▶ _WHAT THE TASK ASKS_:
Answer these questions from the passage on mouse movement biometrics below, marking each answer 1., 2., 3., one per line:
1. In the Schulz (2006) research, what were the X and Y velocities converted to?
2. What did Gamboa and Jain (2007) use to cleanse the data?
3. What were the attributes analyzed to find in order to create a profile for the mouse user?

▶ _SOURCE TEXT_:
= = =

The research by Schulz (2006) on mouse curve biometrics, the feature extraction of the raw data started with the authors broke them into mouse curves. The group was based on each mouse movement time stamps and the X and Y velocities were converted to coordinate data to construct proximate mouse curve coordinates. Weiss et al. (2007) and Ajufor et al. (2008), explained in feature extraction module, the raw data was applied with calculation to come out with features attributes of mouse curves and mouse clicks. Each attribute was connected to the following features; size of curve, length of a mouse curve, total time of the mouse curve, mouse speed over a pre-defined action, angle of mouse movement, acceleration and mouse click duration. To create a profile for the mouse user, the attributes were further analysing to find the mean, average and standard deviation. According to Gamboa and Jain (2007), the raw data that the authors gathered was extracted to get the appropriate features. The authors cleansed the data using a cubic spline that remove any abnormalities. Then the authors extorted spatial and temporal information which was the input vector and at the end to extract the salient features, the authors apply statistical approaches.

= = =

Scraped caption text data:

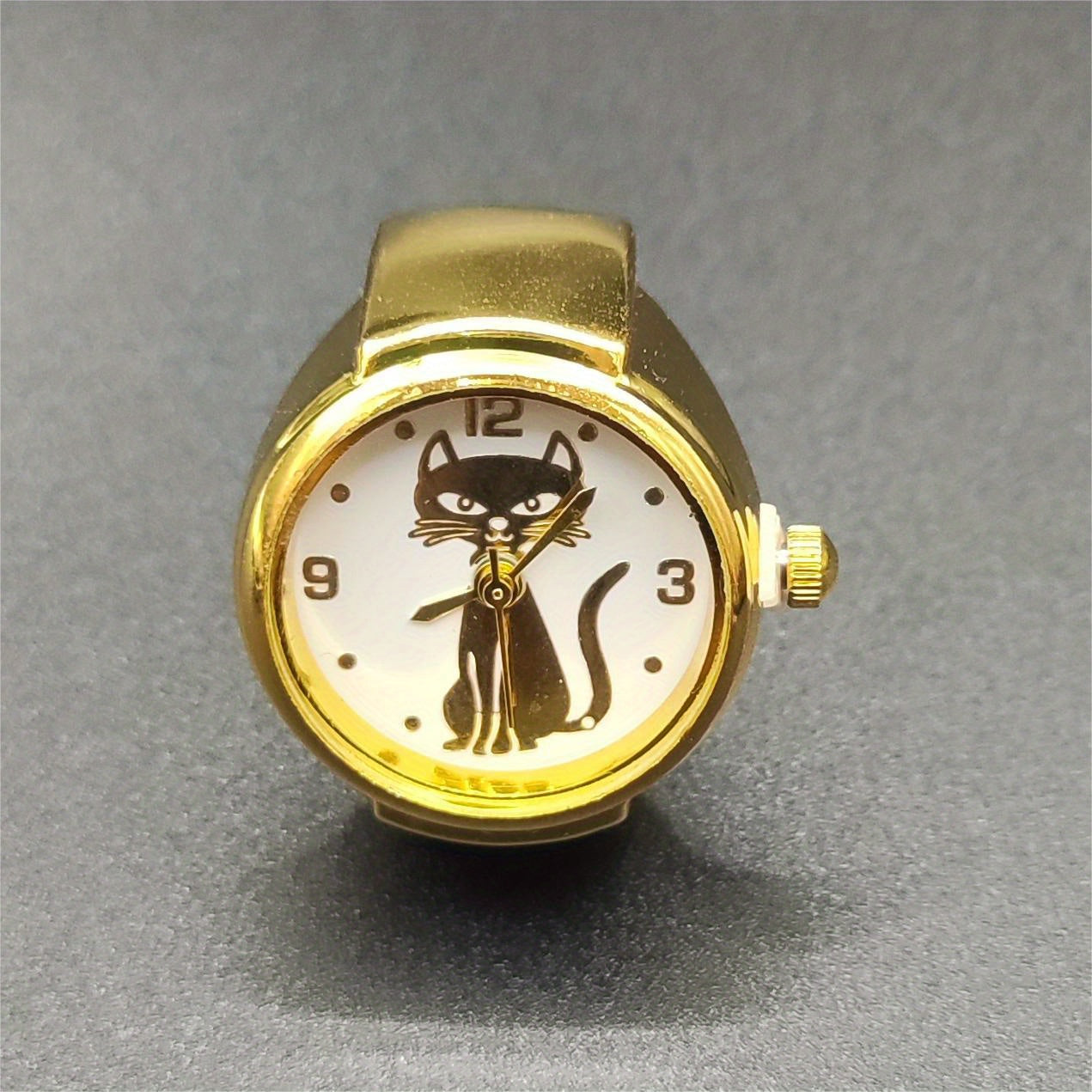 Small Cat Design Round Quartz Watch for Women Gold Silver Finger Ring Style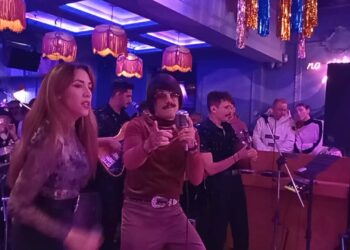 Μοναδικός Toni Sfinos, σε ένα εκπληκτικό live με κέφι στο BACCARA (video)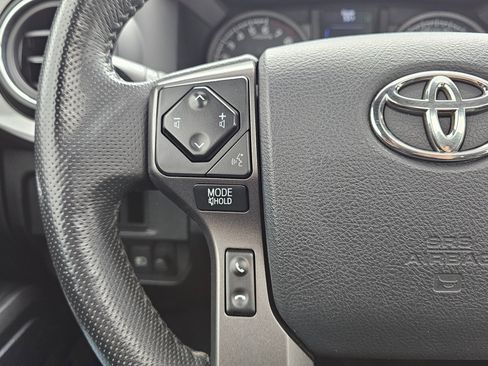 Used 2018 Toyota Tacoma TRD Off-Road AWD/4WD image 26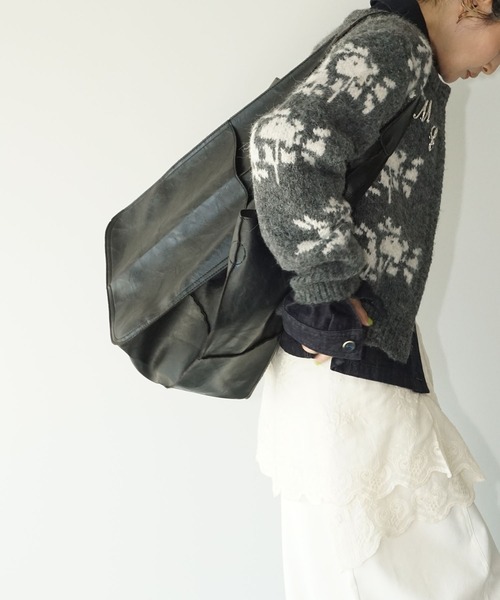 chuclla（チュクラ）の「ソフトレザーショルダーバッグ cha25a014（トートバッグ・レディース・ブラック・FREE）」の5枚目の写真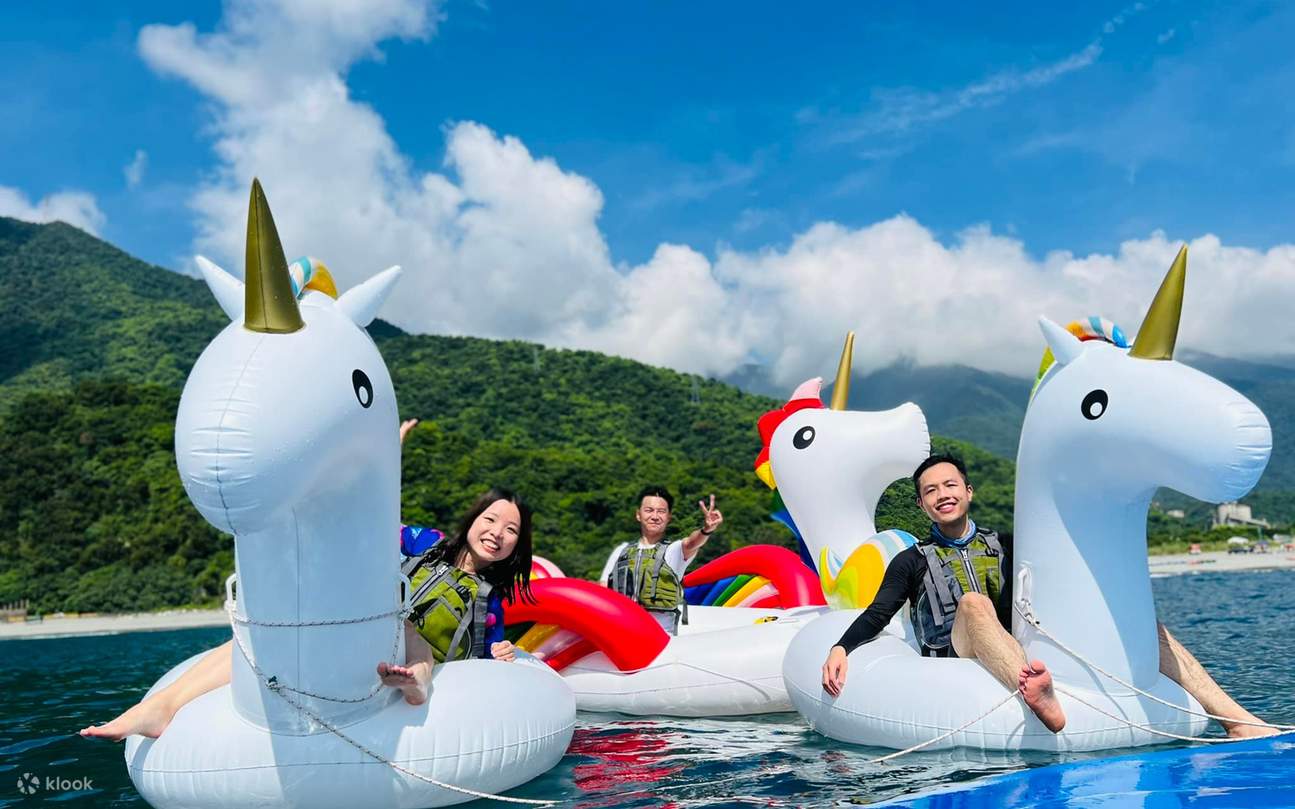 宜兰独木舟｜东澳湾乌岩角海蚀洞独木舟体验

= = =

▶ _OUTPUT OF THE EXERCISE_:
1. Coordinate data, used to construct proximate mouse curve coordinates
2. A cubic spline
3. The mean, average and standard deviation